Excerpt to read:
<<<<

According to the press release, the complaint alleges that “the officials and companies supervising the water system failed to properly treat the water supply for salt and other chemicals, which caused lead to leech from corroded pipes into the drinking water for years. Officials repeatedly denied and dismissed reports of poor water quality and pipe corrosion before acknowledging widespread failures to act.”
“The people of Flint have been harmed through the failure of state officials to provide professional and accountable basic services mandated by federal law and expected by any person living in a major city,” Cornell William Brooks, the national president and CEO of the NAACP, said in a statement.
“Our organization stands with the citizens of Flint to demand a clear timeline, deadline and price tag for fixing this crisis as well as effective remedies for the harms that have already occurred and complete compensation for each and every victim of this unimaginable tragedy,” Brooks continued.
Gov. Snyder did not immediately respond to ABC News' request for comment.
Three of the named defendants include Michael Prysby, Michael Glasgow and Stephen Busch, the three officials who were criminally charged in connection with the Flint water crisis. Prysby's lawyer did not offer a comment on the NAACP case and Busch's lawyer could not immediately respond to ABC News' request for comment. Both have pleaded not guilty to the criminal charges against them.

>>>>

Information provided:
<<<<

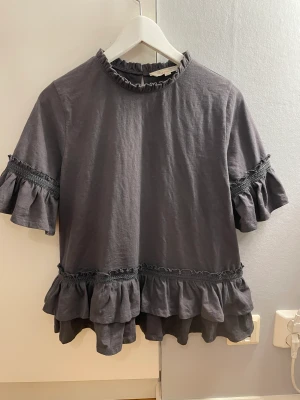 Volang tröja!  - Säljer denna super söta tröjan från oddmolly!! (Detta är en sample). Säljer då den inte kommer tillanvändning. Storlek 1 vilket motvsara S. Köparen betalar för frakt!🦋🦋🦋🦋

>>>>

Brief:
Using the Flint water article above, say whether each statement agrees with it, answering yes or no and quoting the words that decide it: (a) Gov. Snyder responded right away to ABC News' request for comment. (b) Prysby and Busch have pleaded not guilty to the criminal charges against them. (c) Cornell William Brooks is the national president and CEO of the NAACP.

Solved problem:
(a) No: "Gov. Snyder did not immediately respond to ABC News' request for comment."
(b) Yes: "Both have pleaded not guilty to the criminal charges against them."
(c) Yes: "Cornell William Brooks, the national president and CEO of the NAACP"